Information provided
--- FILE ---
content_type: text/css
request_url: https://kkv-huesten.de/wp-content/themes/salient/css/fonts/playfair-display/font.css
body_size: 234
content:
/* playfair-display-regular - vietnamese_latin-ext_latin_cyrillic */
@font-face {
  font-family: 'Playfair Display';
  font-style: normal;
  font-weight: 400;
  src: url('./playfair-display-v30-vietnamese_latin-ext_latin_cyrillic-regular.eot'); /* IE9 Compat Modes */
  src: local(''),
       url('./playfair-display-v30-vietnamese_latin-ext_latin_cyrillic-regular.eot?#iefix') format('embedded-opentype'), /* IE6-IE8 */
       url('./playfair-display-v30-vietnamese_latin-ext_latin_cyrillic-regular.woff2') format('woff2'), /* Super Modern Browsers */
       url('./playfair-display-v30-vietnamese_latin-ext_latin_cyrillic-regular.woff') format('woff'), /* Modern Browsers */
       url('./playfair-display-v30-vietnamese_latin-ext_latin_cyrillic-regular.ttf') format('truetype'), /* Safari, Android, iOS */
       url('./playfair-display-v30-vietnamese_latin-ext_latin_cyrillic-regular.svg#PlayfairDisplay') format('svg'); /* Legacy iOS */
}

What to work on
When you answer, repeat every record exactly, omitting nothing.

Output
--- FILE ---
content_type: text/css
request_url: https://kkv-huesten.de/wp-content/themes/salient/css/fonts/playfair-display/font.css
body_size: 234
content:
/* playfair-display-regular - vietnamese_latin-ext_latin_cyrillic */
@font-face {
  font-family: 'Playfair Display';
  font-style: normal;
  font-weight: 400;
  src: url('./playfair-display-v30-vietnamese_latin-ext_latin_cyrillic-regular.eot'); /* IE9 Compat Modes */
  src: local(''),
       url('./playfair-display-v30-vietnamese_latin-ext_latin_cyrillic-regular.eot?#iefix') format('embedded-opentype'), /* IE6-IE8 */
       url('./playfair-display-v30-vietnamese_latin-ext_latin_cyrillic-regular.woff2') format('woff2'), /* Super Modern Browsers */
       url('./playfair-display-v30-vietnamese_latin-ext_latin_cyrillic-regular.woff') format('woff'), /* Modern Browsers */
       url('./playfair-display-v30-vietnamese_latin-ext_latin_cyrillic-regular.ttf') format('truetype'), /* Safari, Android, iOS */
       url('./playfair-display-v30-vietnamese_latin-ext_latin_cyrillic-regular.svg#PlayfairDisplay') format('svg'); /* Legacy iOS */
}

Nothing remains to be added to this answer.